A model entry in `catalog.yaml` represents model metadata:

```yaml
- id: qwen3-5-0-8b
  name: Qwen3.5-0.8B
  family: Qwen
  source_group: zoo
  capabilities:
    - chat
    - text-generation
  modalities:
    input:
      - text
    output:
      - text
  artifact:
    format: aimodel
    availability: available
  runtime:
    runtime_name: apple-core-ai
    runner: CoreAIRunner
  status: confirmed
  confidence: medium
```

An artifact entry in `artifacts.yaml` represents converted artifact provenance and hosting:

```yaml
- id: qwen3-5-0-8b
  group: zoo
  github:
    owner: john-rocky
    repo: coreai-model-zoo
    path: https://github.com/john-rocky/coreai-model-zoo/blob/main/zoo/qwen3.5.md
  huggingface:
    owner: mlboydaisuke
    repo: qwen3.5-0.8B-CoreAI
    url: https://huggingface.co/mlboydaisuke/qwen3.5-0.8B-CoreAI
  officiality:
    apple_export_recipe: false
    apple_hosted_artifact: false
    community_packaged: true
```

An upstream entry in `upstreams.yaml` represents source taxonomy:

```yaml
- id: qwen
  title: Qwen original model family
  category: original_model
  platform: huggingface
  owner: Qwen
  url: https://huggingface.co/Qwen
  trust: original_model_primary
  applies_to:
    - qwen3-5-0-8b
    - qwen3-vl-2b
```

A benchmark entry in `benchmarks.yaml` represents a normalized measurement:

```yaml
- id: qwen3-5-0-8b-iphone17pro-gpu-toks
  model_id: qwen3-5-0-8b
  metric: decode_throughput
  unit: tokens_per_second
  value: 71.9
  device: iPhone 17 Pro
  compute_unit: GPU
  environment: iOS 27 beta, coreai-pipelined engine
  observed: '2026-06-25'
  source: john-rocky-coreai-model-zoo
  confidence: medium
```

Measurements are the single source of truth in `benchmarks.yaml` (model records carry no inline numbers).
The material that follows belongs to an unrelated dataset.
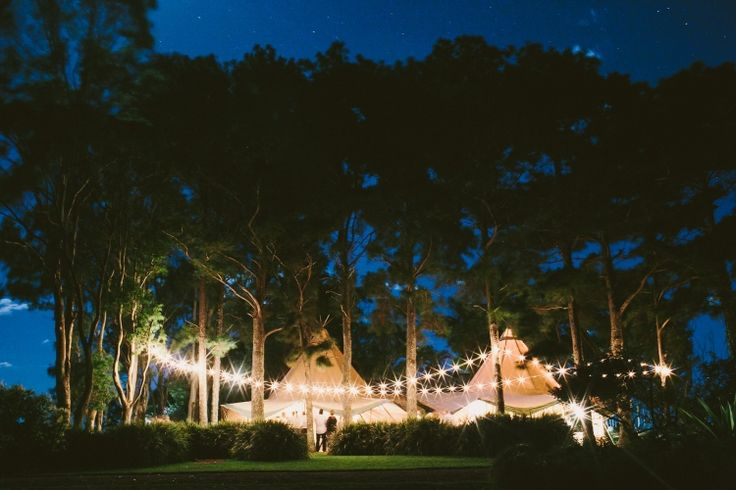 A Bohemian Wedding in Byron Bay / Shane Shepherd Photography http://thelane.com/style-guide/real-weddings/bohemian-byron-bay-wedding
Each row is environment-scoped and append-only: values that differ across OS/runtime versions are kept as separate dated records, and a superseded value is retained with `confidence: needs_review` and a `superseded_by` pointer rather than overwritten.

## Source layers

| Layer | File/category | Purpose |
|---|---|---|
| Model facts | `catalog.yaml` | What the model is and what it does. |
| Converted artifact | `artifacts.yaml` | Where the Core AI artifact lives and who converted/hosts it. |
| Framework/runtime | `upstreams.yaml > framework_sources` | Apple Core AI, Core ML and tooling context. |
| Original model | `upstreams.yaml > original_model_sources` | Original creators/model-family sources. |
| License | `upstreams.yaml > license_sources` | License documents and review flags. |
| Benchmarks | `benchmarks.yaml` | Measurement rows, source IDs and confidence. |
| Human docs | `docs/*.md` | Tables, maps and curated summaries. |
| Machine exports | `dist/*.json` | Generated JSON outputs for agents/APIs. |

## Model groups

| Group | Meaning |
|---|---|
| `zoo` | Community model port from `john-rocky/coreai-model-zoo`. |
| `official` | Artifact described upstream as an Apple official recipe conversion from `apple/coreai-models`. |
| `external` | External source, not yet used by the current catalog. |
| `unknown` | Not classified yet. |

## Official Apple recipe conversions

Entries with `source_group: official` in `catalog.yaml` and `officiality.apple_export_recipe: true` in `artifacts.yaml` are treated as official Apple recipe conversion artifacts. The `officiality` block disambiguates *official of what*: `apple_export_recipe` (converted via an Apple recipe), `apple_hosted_artifact` (Apple hosts the artifact — `false` for all current entries), and `community_packaged` (packaged/hosted by the community).

These entries credit:

- GitHub source: `apple/coreai-models`
- Artifact host: `mlboydaisuke` on Hugging Face

Current official entries include:

- gpt-oss-20B
- Qwen3 0.6B
- Qwen3 4B
- Qwen3 8B
- Gemma 3 4B IT
- Gemma 3 12B IT
- Mistral 7B v0.3
- FLUX.2 klein 4B
- SAM 3
- Whisper large-v3-turbo

## Original model attribution

Original model creators are tracked separately from converted artifact hosts. This avoids conflating:

- original model creator
- Apple official recipe source
- community conversion source
- Hugging Face artifact host
- license source

Examples:

| Model family | Original upstream | Converted artifact host |
|---|---|---|
| Qwen | `Qwen` | `mlboydaisuke` |
| Gemma | `google` | `mlboydaisuke` |
| Mistral | `mistralai` | `mlboydaisuke` |
| SAM | `facebook` / Meta | `mlboydaisuke` |
| RF-DETR | `Roboflow` | `mlboydaisuke` |

See `upstreams.yaml` and `docs/upstream-map.md`.

## Capabilities covered

The catalog currently covers:

- chat / text generation
- instruction following
- reasoning / agentic LLMs
- MoE LLMs
- 1.58-bit ternary LLMs
- vision-language models
- GUI grounding / computer use
- document OCR
- visual document retrieval (ColBERT / MaxSim)
- audio understanding
- text-to-speech
- speech-to-text (ASR + transducer / TDT)
- embeddings
- reranking
- image-text similarity (CLIP)
- object detection
- instance segmentation
- promptable segmentation
- monocular depth
- image generation
- super-resolution
- text-to-video
- image-to-3D (Gaussian splatting)
- text-to-audio (generative music)
- diffusion LLMs (dLLM)
- vision-language-action (VLA / robotics)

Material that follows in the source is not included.